We previously mentioned the medical tests performed by your doctor for heart attacks symptoms, which is an ECG. Additionally, there is an Echocardiogram which is an ultrasound that shows pictures of the heart’s chambers, valves, walls, and blood vessels. There is also the commonly used stress test that is performed on a treadmill. An ECG is only used for heart disease testing, especially when you tell a doctor that you are experiencing chest pain, arm pain, or rapid heartbeats.

From experience, I can tell you that an ECG contains sensors or electrode pads (10 sensors) that are strategically placed over the front of the body. My sensors have been placed on my arms, legs, the chest, and breast areas. How do I know? Because I have often come home to find them still affixed. An ECG test is painless. There are two types of ECG tests: resting ECG and exercise/stress ECG.
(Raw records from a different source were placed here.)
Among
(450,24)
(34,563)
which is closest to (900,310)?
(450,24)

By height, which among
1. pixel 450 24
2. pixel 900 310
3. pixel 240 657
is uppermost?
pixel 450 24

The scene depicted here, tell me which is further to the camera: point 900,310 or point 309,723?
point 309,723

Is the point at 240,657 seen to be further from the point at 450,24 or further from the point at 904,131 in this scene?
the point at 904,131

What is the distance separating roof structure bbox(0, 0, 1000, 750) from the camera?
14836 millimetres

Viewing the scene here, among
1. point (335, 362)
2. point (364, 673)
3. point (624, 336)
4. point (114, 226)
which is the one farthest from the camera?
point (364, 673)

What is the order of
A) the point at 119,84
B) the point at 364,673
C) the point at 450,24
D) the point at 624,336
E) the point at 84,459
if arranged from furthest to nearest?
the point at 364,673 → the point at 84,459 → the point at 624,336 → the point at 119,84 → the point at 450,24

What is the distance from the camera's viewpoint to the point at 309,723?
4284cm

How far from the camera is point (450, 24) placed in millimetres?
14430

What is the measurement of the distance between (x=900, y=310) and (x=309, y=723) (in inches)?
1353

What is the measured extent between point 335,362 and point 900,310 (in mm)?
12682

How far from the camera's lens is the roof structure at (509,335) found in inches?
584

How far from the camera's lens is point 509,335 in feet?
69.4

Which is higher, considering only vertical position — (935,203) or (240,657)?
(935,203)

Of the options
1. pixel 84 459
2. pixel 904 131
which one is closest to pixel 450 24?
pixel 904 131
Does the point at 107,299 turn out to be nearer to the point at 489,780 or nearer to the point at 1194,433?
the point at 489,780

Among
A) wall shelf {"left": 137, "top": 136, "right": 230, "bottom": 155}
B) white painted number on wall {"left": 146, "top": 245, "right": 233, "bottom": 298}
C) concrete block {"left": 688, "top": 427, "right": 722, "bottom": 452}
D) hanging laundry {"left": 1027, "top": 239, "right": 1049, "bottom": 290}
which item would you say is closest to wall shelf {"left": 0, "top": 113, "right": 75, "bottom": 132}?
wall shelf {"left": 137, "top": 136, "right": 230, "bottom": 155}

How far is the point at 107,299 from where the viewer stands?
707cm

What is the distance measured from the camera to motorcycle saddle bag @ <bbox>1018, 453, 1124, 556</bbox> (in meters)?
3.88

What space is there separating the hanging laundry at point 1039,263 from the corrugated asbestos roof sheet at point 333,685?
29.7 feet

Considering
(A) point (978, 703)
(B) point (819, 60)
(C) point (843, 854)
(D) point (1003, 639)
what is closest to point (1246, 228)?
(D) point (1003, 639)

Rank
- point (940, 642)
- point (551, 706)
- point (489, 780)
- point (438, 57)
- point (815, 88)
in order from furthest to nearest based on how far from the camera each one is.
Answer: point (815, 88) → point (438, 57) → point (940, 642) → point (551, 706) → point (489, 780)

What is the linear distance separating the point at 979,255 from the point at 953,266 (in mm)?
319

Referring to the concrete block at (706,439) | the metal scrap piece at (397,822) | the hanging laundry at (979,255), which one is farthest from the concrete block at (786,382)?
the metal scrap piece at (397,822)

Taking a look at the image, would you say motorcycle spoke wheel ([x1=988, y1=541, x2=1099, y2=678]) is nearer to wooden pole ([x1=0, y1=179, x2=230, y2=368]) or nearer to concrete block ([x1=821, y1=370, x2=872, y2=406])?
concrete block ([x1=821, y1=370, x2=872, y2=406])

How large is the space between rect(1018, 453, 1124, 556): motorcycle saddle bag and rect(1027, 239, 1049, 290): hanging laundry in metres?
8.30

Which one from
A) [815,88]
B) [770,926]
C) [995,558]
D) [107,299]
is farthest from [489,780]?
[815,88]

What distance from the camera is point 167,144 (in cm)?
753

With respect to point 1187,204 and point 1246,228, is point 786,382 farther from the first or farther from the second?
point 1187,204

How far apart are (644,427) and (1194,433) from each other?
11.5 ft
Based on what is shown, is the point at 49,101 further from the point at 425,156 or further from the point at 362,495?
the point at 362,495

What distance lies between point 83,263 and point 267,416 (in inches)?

A resting ECG is when you are asked to lie down on the office exam table where electrode pads feed circulatory and heartbeat information to a graph machine for the doctor to interpret. An exercise/stress ECG is given under a physical stress exam. When the heart is elevated, it is often easier to detect changes in our heart rhythm.

You can see this in Bob Harper’s case, where he had a heart attack and he is a fitness guru. Bob is doing fine now and you can recover from a heart attack. Your new best friends following a heart attack recovery are dietary, exercise, and positive mental changes. Also, follow the instructions of your healthcare team who is monitoring you after you have joined the club of being a heart attack survivor.